• _Records to use_
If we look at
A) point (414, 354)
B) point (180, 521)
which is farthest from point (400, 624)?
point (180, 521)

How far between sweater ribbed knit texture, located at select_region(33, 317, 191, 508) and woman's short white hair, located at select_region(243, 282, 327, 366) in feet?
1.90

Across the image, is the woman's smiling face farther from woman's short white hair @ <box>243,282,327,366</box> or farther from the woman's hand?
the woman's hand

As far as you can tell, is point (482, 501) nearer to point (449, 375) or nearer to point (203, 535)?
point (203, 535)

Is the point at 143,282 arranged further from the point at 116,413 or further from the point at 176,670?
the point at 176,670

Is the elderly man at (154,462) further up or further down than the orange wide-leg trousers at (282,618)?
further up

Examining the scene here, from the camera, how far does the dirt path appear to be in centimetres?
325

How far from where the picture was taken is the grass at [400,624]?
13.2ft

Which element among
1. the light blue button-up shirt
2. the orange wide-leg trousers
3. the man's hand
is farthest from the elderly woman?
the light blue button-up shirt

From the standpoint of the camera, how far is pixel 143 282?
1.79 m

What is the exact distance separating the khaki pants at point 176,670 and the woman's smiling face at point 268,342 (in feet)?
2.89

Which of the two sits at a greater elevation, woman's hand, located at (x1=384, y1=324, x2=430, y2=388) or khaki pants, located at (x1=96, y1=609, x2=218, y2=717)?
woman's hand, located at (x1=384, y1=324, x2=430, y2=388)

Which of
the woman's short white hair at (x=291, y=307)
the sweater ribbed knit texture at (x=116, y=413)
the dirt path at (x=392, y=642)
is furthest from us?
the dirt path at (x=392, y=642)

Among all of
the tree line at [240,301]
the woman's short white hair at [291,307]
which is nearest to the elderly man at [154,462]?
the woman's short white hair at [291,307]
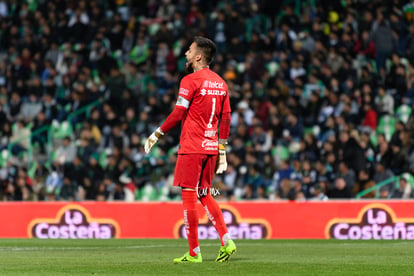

• _Written instruction_
Reproduce verbatim the stretch of the records from the line containing "Across the image, is" through the end of the records, and leave the pictures out of your answer.

• _Exercise answer_
Across the image, is the woman's smiling face farther from woman's short white hair @ <box>243,282,327,366</box> or farther from the woman's hand?
the woman's hand

As far as you can tell, is point (482, 501) nearer to point (449, 375) or nearer to point (203, 535)?
point (203, 535)

Is the point at 143,282 arranged further from the point at 116,413 or further from the point at 176,670?
the point at 176,670

Is the elderly man at (154,462) further up or further down than the orange wide-leg trousers at (282,618)?
further up

Examining the scene here, from the camera, how far does the dirt path appear to be in centimetres?
325

How far from where the picture was taken is the grass at [400,624]?
13.2ft

Which element among
1. the light blue button-up shirt
2. the orange wide-leg trousers
3. the man's hand
is farthest from the elderly woman?
the light blue button-up shirt

From the standpoint of the camera, how far is pixel 143 282?
1.79 m

What is the exact distance separating the khaki pants at point 176,670 and the woman's smiling face at point 268,342 (in feet)?
2.89

Which of the two sits at a greater elevation, woman's hand, located at (x1=384, y1=324, x2=430, y2=388) or khaki pants, located at (x1=96, y1=609, x2=218, y2=717)?
woman's hand, located at (x1=384, y1=324, x2=430, y2=388)

Which of
the woman's short white hair at (x=291, y=307)
the sweater ribbed knit texture at (x=116, y=413)
the dirt path at (x=392, y=642)
is furthest from us?
the dirt path at (x=392, y=642)

Among all of
the tree line at [240,301]
the woman's short white hair at [291,307]
which is nearest to the elderly man at [154,462]?
the woman's short white hair at [291,307]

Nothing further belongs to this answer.